*INSTRUCTION:* Arrange every line of the data below as a JSON list of strings, with one string for each line. Leave out blank lines and the pictures.

═══ ENTRIES SUPPLIED

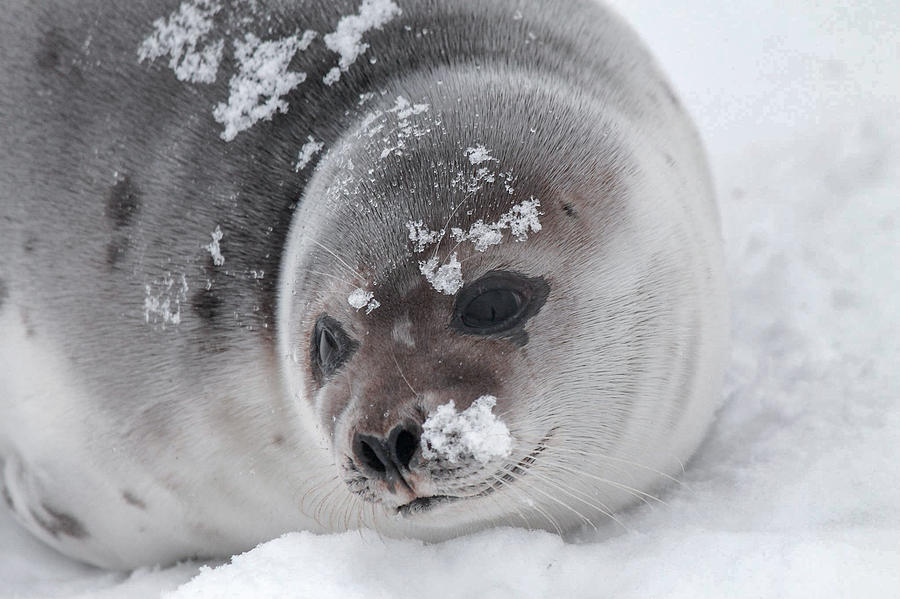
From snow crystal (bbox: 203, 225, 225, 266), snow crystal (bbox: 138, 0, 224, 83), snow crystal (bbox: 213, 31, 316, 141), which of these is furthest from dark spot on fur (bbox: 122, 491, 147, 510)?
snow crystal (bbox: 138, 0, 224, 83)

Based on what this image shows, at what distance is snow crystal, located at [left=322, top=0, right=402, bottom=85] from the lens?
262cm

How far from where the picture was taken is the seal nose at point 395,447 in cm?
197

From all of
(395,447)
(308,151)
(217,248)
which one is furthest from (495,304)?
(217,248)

══════

*COMPLETED EXERCISE:*
[
  "From snow crystal (bbox: 203, 225, 225, 266), snow crystal (bbox: 138, 0, 224, 83), snow crystal (bbox: 213, 31, 316, 141), which of these is furthest from dark spot on fur (bbox: 122, 491, 147, 510)?",
  "snow crystal (bbox: 138, 0, 224, 83)",
  "Based on what this image shows, at what distance is snow crystal, located at [left=322, top=0, right=402, bottom=85] from the lens?",
  "262cm",
  "How far from where the picture was taken is the seal nose at point 395,447 in cm?",
  "197",
  "From all of",
  "(395,447)",
  "(308,151)",
  "(217,248)",
  "which one is furthest from (495,304)?",
  "(217,248)"
]